In Haiti, greed and corruption and the perversion of values, are an ongoing marathon for fortune that have dominated its government and individuals, sapping them of all moral direction and worth.
The 1975 Audubon stamp scandal illustrates beautifully to just what lengths Haiti's leaders would go in their frenzied quest for easy money.
The culprits were:
General Claude Raymond, former chief of staff, Internal Revenue Chief Franck Sterling, Port-au-Prince Airport Security Chief Gabriel Brunet, and Haitian Consul in Miami Eugene "Sonson" Maximilien.
Nicole Duvalier warned the others that they were dead men should any of them ever revealed her role in the affair.
The scheme was simple.
Fake Haitian stamps, exquisite renderings of bird watercolors by native son Jean-Jacques Audubon, were printed in Russia and placed on world philatelist markets.
But philatelist societies require authentication of all stamp issues that they promote.
The schemers resolved this obstacle by bribing the State Press director to print a single issue of the official government Moniteur announcing the Audubon stamps and validated it with the forged signature of the appropriate Haitian Commerce Ministry official.
The Philatelist Society in Switzerland was satisfied with the apparently genuine Moniteur, endorsed the Audubon stamp issue, and began to advertise it to stamp collectors the world over.
The schemers next bribed Haitian postal officials to authenticate the stamps with a first-day-of-issue postmark.
Then they delivered them to a Miami Springs bank, entrepreneur for selling them, and began to rake in small fortunes.
Nicole Duvalier's share, $4 million, was the largest.
But an avid Haitian stamp collector who was the Commerce Ministry lawyer responsible for approving all stamp issues received an advertisement for the Audubon stamps.
Perplexed and suspicious, he notified the Philatelist Society, which forwarded him a copy of the fake Moniteur.
The official whose name had been forged denied any knowledge of the Moniteur and the stamps, and soon a national and then an international scandal erupted.

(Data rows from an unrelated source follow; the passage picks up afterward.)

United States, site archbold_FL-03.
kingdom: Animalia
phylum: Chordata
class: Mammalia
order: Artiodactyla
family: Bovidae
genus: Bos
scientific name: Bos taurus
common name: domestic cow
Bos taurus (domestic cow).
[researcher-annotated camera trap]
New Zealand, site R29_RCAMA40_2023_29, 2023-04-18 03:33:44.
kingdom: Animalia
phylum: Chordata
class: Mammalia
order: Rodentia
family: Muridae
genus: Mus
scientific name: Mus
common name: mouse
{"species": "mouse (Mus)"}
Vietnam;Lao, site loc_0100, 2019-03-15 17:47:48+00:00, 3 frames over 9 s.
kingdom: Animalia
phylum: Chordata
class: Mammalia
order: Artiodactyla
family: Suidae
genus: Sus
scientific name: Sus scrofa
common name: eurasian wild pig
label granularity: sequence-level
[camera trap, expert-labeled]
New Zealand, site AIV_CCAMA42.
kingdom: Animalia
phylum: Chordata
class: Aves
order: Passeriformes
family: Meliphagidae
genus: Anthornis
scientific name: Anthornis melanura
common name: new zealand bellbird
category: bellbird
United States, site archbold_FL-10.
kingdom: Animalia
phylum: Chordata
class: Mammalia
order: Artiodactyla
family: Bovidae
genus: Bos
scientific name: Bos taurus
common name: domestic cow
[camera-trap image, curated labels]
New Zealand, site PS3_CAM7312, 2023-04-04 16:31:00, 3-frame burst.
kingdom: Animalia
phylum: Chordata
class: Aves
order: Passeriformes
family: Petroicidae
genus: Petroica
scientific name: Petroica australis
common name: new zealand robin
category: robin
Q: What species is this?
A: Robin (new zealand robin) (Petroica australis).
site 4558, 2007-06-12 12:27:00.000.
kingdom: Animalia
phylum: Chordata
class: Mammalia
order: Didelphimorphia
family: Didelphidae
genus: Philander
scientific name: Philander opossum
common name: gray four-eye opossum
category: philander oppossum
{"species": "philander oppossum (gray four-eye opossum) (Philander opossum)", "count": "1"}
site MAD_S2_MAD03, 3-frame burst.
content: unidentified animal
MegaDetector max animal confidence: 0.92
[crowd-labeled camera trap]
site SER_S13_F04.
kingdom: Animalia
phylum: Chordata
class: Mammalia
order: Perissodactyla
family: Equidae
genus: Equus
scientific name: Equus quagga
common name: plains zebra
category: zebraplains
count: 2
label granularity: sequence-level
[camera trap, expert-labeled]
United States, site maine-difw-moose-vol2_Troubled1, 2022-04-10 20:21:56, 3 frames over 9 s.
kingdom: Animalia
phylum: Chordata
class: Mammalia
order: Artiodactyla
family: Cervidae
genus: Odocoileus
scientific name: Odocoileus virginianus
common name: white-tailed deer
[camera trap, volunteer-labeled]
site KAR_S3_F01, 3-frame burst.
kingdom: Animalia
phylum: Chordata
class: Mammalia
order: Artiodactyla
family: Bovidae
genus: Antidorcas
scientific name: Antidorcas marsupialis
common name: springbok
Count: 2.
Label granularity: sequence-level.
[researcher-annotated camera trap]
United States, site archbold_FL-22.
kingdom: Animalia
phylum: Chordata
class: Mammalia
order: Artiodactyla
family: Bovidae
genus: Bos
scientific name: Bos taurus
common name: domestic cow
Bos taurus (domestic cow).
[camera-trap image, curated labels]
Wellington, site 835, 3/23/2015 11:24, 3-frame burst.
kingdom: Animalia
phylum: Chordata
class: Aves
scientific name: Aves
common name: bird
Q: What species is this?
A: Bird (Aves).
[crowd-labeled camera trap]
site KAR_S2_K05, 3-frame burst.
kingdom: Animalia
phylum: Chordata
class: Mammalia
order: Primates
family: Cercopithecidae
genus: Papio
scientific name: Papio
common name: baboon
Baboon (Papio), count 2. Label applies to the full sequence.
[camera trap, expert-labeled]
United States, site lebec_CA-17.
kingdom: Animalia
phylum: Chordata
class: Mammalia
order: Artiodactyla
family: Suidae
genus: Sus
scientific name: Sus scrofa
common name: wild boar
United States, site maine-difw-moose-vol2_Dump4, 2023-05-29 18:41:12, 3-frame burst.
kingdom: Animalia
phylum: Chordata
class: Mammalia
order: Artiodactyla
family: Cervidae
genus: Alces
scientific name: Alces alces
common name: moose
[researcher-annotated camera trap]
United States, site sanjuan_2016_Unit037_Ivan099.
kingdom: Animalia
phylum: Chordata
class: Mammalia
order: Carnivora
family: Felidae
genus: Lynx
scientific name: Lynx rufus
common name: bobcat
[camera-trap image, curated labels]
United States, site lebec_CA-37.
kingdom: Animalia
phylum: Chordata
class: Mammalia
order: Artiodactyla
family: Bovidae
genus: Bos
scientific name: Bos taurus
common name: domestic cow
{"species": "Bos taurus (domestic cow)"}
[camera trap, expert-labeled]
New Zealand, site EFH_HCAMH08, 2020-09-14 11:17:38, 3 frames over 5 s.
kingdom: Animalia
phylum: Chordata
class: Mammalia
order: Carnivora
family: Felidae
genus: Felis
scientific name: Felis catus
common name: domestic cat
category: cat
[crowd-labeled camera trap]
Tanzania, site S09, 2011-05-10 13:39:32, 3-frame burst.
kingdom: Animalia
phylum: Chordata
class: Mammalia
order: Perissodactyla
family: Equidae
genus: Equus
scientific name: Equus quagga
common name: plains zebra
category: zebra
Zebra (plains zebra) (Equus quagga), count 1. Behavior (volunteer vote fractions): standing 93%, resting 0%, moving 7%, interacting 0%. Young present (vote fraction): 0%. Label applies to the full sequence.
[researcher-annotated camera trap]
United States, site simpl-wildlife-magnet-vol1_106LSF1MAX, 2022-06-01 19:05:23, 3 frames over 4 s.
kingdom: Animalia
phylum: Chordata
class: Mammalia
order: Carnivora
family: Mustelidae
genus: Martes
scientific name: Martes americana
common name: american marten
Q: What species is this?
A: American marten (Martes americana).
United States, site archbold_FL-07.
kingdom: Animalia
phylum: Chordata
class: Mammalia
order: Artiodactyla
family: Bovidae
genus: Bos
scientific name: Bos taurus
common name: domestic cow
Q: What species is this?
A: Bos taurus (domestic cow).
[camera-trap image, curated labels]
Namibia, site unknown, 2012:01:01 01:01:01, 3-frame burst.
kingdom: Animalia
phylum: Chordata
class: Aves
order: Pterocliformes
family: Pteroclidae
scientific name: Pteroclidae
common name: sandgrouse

Jean-Claude Duvalier's advisers convinced him that a public trial was essential to cool scorching international disapproval, and so in Haiti's first live television trial, a phalanx of Duvalierist officials confessed their guilt, accused their fellows, and were sentenced to jail. The international collectors were satisfied, for justice was done, and the publicity resulting from the trial gave the stamps additional value.
The principal players in the scheme all escaped unscathed, and Nicole Duvalier's name was never mentioned.
Some officials found guilty were innocent, but Jean-Claude rewarded them hansomely for their compliance in agreeing to be scapegoats.
They were released early from comfortable jail cells and given money, jobs, and cars. The Audubon stamp scandal proved once again that in Haiti, greed and corruption paid.